__Exercise brief__
According to the Kernow Matters To Us page, in which town was the group's launch meeting held?

__Page excerpt__
Kernow Matters To Us

Kernow/Cornwall’s newest campaigning organisation launched on the first day of the Celtic new year following a packed meeting held in Redruth.

Kernow Matters To Us, a group which aims to ensure every Cornish person is represented to decision makers, and is healthy, housed, educated and safe, gathered on November 1 2015 to elect an eight person steering group, and a chairperson, secretary and treasurer and adopt a written constitution.

The group set out a vision statement, which aims for a Cornwall where Cornish people:

  • Have a voice and are listened to;
  • Are not second class citizens;
  • Have access to suitable housing;
  • Have access to suitable health and social services;
  • Actively learn about their own culture and history;
  • Are represented on diversity committees, and where the police take action against those who commit hate motivated crimes against Cornish people.

Spatial questions about scenes:
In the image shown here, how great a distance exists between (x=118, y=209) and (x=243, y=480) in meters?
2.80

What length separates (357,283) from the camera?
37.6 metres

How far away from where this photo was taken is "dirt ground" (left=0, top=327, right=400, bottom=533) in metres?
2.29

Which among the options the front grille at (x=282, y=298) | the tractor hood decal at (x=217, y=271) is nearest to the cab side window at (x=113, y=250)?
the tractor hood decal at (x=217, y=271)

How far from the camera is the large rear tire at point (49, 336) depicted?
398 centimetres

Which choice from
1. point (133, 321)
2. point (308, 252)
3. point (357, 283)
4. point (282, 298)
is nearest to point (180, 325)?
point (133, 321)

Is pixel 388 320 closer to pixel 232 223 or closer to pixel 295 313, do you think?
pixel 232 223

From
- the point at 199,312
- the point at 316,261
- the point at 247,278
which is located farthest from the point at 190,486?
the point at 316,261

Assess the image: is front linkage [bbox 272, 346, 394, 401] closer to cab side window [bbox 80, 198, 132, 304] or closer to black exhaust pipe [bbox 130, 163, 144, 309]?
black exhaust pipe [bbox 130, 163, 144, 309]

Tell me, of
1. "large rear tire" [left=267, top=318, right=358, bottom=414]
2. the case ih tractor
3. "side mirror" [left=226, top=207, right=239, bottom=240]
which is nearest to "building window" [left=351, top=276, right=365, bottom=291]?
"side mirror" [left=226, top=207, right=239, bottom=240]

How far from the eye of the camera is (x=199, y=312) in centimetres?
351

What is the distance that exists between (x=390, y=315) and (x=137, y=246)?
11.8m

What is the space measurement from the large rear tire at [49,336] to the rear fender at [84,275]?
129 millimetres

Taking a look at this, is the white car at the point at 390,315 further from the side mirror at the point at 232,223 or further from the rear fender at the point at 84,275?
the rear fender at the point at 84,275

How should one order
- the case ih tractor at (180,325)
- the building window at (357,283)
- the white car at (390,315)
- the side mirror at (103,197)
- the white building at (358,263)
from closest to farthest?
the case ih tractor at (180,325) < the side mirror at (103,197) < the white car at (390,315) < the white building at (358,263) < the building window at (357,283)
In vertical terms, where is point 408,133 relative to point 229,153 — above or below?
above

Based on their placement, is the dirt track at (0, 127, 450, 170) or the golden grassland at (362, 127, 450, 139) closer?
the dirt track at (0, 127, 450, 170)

__Result of the task__
Redruth